Signé à Ottawa, Canada, ce 1e jour d'août 2003.

« Alain Tardif »

Juge Tardif


Référence : 2003CCI506

Date : 20030801

Dossier : 2002-350(IT)I

ENTRE :

ROGER DUMAIS,

appelant,

et

SA MAJESTÉ LA REINE,

intimée.

MOTIFS DU JUGEMENT

Le juge Tardif

[1]      Il s'agit d'un appel concernant l'année d'imposition 1999.

[2]      La question en litige consiste à déterminer si l'intimée était justifiée de refuser à l'appelant une dépense de 23 451 $ pour l'année d'imposition 1999.

[3]      Pour l'année d'imposition 1999, l'appelant exploitait une entreprise sous le nom et raison sociale de « Action Rénovation Enr. » ; il s'agissait d'une entreprise qui réalisait des travaux de construction et rénovations de toute nature; l'appelant avait d'ailleurs une licence d'entrepreneur général.
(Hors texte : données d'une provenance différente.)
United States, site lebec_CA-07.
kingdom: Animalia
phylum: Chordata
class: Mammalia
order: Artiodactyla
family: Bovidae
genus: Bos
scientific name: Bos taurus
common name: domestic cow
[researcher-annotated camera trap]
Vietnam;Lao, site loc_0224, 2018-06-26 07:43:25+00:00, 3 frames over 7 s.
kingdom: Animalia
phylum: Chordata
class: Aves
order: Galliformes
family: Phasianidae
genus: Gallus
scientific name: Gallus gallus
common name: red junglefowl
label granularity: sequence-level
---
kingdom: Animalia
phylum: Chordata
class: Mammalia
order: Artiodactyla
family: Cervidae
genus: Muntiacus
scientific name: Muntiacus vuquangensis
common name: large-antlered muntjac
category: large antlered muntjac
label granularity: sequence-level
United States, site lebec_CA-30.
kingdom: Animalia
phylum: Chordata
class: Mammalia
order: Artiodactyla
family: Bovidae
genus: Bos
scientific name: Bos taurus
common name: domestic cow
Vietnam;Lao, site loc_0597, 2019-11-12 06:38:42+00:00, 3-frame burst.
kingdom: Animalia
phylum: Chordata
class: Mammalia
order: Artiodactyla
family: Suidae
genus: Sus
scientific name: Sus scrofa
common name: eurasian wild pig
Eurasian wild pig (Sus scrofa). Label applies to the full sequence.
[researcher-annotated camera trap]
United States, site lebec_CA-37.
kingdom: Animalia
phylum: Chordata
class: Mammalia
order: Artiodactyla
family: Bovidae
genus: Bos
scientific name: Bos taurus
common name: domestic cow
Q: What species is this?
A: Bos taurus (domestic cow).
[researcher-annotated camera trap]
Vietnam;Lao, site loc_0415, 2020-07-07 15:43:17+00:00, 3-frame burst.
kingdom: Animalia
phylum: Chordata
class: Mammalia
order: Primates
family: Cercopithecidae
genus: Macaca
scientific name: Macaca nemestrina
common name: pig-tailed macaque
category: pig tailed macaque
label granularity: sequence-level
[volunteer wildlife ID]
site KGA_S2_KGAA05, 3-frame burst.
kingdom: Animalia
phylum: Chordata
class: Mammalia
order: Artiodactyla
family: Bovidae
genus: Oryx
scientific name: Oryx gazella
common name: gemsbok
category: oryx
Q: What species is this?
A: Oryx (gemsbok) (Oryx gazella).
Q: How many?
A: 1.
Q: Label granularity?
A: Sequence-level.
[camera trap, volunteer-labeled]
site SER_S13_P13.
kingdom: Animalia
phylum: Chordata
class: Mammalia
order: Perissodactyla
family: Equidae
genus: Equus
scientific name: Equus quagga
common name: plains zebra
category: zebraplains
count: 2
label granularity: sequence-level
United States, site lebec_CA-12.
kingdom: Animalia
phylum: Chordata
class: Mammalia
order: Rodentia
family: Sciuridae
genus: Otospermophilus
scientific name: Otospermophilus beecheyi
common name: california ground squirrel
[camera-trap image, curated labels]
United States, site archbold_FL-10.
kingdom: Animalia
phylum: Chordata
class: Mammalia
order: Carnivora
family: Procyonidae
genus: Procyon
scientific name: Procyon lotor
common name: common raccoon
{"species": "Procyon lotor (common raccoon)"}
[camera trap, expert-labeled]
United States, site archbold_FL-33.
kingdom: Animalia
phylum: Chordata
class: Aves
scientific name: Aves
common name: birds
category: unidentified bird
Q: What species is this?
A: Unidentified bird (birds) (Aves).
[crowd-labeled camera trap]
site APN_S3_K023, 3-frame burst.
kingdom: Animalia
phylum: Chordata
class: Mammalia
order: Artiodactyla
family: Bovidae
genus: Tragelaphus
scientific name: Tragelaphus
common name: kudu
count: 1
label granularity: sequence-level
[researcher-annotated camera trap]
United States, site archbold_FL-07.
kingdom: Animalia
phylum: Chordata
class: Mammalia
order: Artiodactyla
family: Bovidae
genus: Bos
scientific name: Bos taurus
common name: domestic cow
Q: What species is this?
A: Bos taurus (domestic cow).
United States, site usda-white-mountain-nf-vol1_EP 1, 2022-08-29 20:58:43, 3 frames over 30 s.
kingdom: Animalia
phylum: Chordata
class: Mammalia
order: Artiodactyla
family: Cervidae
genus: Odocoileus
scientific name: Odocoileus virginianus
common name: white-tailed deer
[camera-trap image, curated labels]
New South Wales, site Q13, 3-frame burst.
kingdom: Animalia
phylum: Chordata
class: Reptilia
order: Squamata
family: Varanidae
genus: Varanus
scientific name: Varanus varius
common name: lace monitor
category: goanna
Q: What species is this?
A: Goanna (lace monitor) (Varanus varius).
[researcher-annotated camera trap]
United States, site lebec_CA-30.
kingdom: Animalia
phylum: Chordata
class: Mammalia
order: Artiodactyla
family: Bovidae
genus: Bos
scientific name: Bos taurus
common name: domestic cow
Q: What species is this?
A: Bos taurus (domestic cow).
[4]      Dans le cadre de ses activités commerciales, l'entreprise de l'appelant, des suites de l'intervention d'un certain Gérard Tremblay, a exécuté des travaux de décontamination affectant une résidence lourdement endommagée par le fameux déluge. Le travail a été effectué en collaboration avec une firme spécialisée à savoir la société « Nettoyeur Premier » . Le coût des travaux, entièrement assumé par le Gouvernement du Québec, s'est établi à 23 450,73 $.

[5]      Au cours de la même année, l'appelant, dont la place d'affaires était située à la résidence de son épouse, a déboursé exactement le même montant pour des travaux de décontamination à ladite résidence. Les travaux ont été requis à la suite d'une contamination sévère causée par une infiltration de divers liquides entreposés dans un des trois barils situés à quelques pieds de la résidence. Les barils en question y avaient été placés dans le but de faire de la récupération de divers produits utilisés dans le cadre des activités commerciales de l'entreprise.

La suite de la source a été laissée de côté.